■ **EJERCICIO 1**
Traduzca al inglés esta oración del texto sobre el vestido de novia de Catalina Middleton: "Nunca se le vio un gesto nervioso o fuera de lugar."
■ **EJERCICIO 2**
Según el texto sobre el vestido de novia de Catalina Middleton, ¿durante cuánto tiempo se confeccionó el vestido en los talleres de alta costura?

■ **FRAGMENTO DEL DOCUMENTO**
------------------------------------

Valió la pena la espera

El vestido, la actitud, la sonrisa y los ojos de enamorada de Catalina Middleton colmaron las expectativas del mundo entero. ¡Absolutamente perfecta!  
Valió la pena la espera

Con una retrospectiva, el Museo Metropolitano de Nueva York le rinde por estos días un homenaje a la figura del desaparecido Alexander McQueen, el transgresor inglés en el mundo de la moda. “Savage Beauty” (belleza salvaje) es el nombre del recorrido por la mágica y talentosa carrera de Alejandro el Grande, como se le conoce en los círculos del diseño, donde no ha dejado de hacer una inmensa falta.

Todos los asistentes a esa exposición podrán apreciar la espectacular trayectoria que, para que sea completa, debería cerrar con el ya legendario traje de novia de la nueva duquesa de Cambridge. “El Vestido”, como será recordado en los anales de la moda, elaborado en peau de soie, con aplicaciones hechas a mano en toda la falda, la cola en encaje de chantilly que cubrió todo el corset entallado en corte princesa, fue confeccionado en los talleres de alta costura por más de diez mujeres durante tres meses sin parar, para una reina, princesa y condesa, que son los títulos que llevará desde ahora Catalina Middleton.

El pasado 29 de abril, 2.000 millones de espectadores vieron como el nombre de McQueen resultó premonitorio, aun después de su muerte. El inglés pasó una vez más a la historia de la moda con un traje de novia absolutamente perfecto, que llenó todas las expectativas, desde las más exigentes hasta las más populares. Con Sarah Burton, protegida del diseñador por más de 15 años y quien hasta entonces fue una niña más de clase media alta, quisieron rendir un homenaje a Grace de Mónaco y a su inolvidable traje de matrimonio de 1956, cuando se convirtió en princesa y se transformó en la novia del mundo.

Acertaron. Catalina lució la autoestima que le faltó a su príncipe, quien a lo largo de toda la ceremonia, desde la entrada con su hermano, el príncipe Harry, su padrino, se vio nervioso y poco aplomado. Ella, en cambio, entró segura como la más noble de las nobles, siempre sonriente, serena, como si estuviera desempeñando un papel bien ensayado. Nunca se le vio un gesto nervioso o fuera de lugar. La más princesa de las princesas entró plebeya y salió convertida en su Alteza Real.

Su vida cambió para siempre. “Lady in Waiting” (la dama en espera), así se la conocía en su país de forma irónica, en vista de que llevaba años esperando a su príncipe azul. Valió la pena su constancia y triunfaron su paciencia y su perseverancia.

------------------------------------

■ **DATOS BRUTOS**
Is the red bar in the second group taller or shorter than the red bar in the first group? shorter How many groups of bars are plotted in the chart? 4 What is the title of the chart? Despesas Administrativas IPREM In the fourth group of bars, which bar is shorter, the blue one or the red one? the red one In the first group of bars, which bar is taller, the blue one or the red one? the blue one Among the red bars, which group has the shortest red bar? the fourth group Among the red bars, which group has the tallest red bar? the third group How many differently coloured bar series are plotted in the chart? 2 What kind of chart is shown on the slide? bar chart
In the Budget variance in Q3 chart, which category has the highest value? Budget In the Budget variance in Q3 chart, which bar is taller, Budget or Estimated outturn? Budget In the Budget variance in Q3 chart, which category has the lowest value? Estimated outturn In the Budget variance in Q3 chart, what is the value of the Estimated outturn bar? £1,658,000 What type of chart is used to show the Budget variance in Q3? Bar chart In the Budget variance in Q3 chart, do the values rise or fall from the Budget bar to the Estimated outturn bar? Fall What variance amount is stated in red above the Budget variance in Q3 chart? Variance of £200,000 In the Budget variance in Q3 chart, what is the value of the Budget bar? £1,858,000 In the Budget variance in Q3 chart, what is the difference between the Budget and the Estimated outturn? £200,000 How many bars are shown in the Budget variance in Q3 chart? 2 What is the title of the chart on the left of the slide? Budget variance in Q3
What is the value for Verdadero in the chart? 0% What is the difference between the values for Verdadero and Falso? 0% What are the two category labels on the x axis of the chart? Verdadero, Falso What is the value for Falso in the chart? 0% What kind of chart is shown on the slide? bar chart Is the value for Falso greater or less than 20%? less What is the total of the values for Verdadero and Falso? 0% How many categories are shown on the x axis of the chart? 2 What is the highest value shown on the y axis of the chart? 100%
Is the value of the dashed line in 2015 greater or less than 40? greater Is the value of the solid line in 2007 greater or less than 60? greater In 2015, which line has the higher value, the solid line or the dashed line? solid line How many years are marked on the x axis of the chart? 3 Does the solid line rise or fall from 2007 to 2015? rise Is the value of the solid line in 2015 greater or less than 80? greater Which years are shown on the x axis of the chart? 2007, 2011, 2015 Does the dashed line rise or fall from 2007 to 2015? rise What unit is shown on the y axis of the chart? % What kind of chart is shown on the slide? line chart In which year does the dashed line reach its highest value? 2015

------------------------------------

■ **RESPUESTA 1**
She was never seen making a nervous or out-of-place gesture.

■ **RESPUESTA 2**
Durante tres meses sin parar.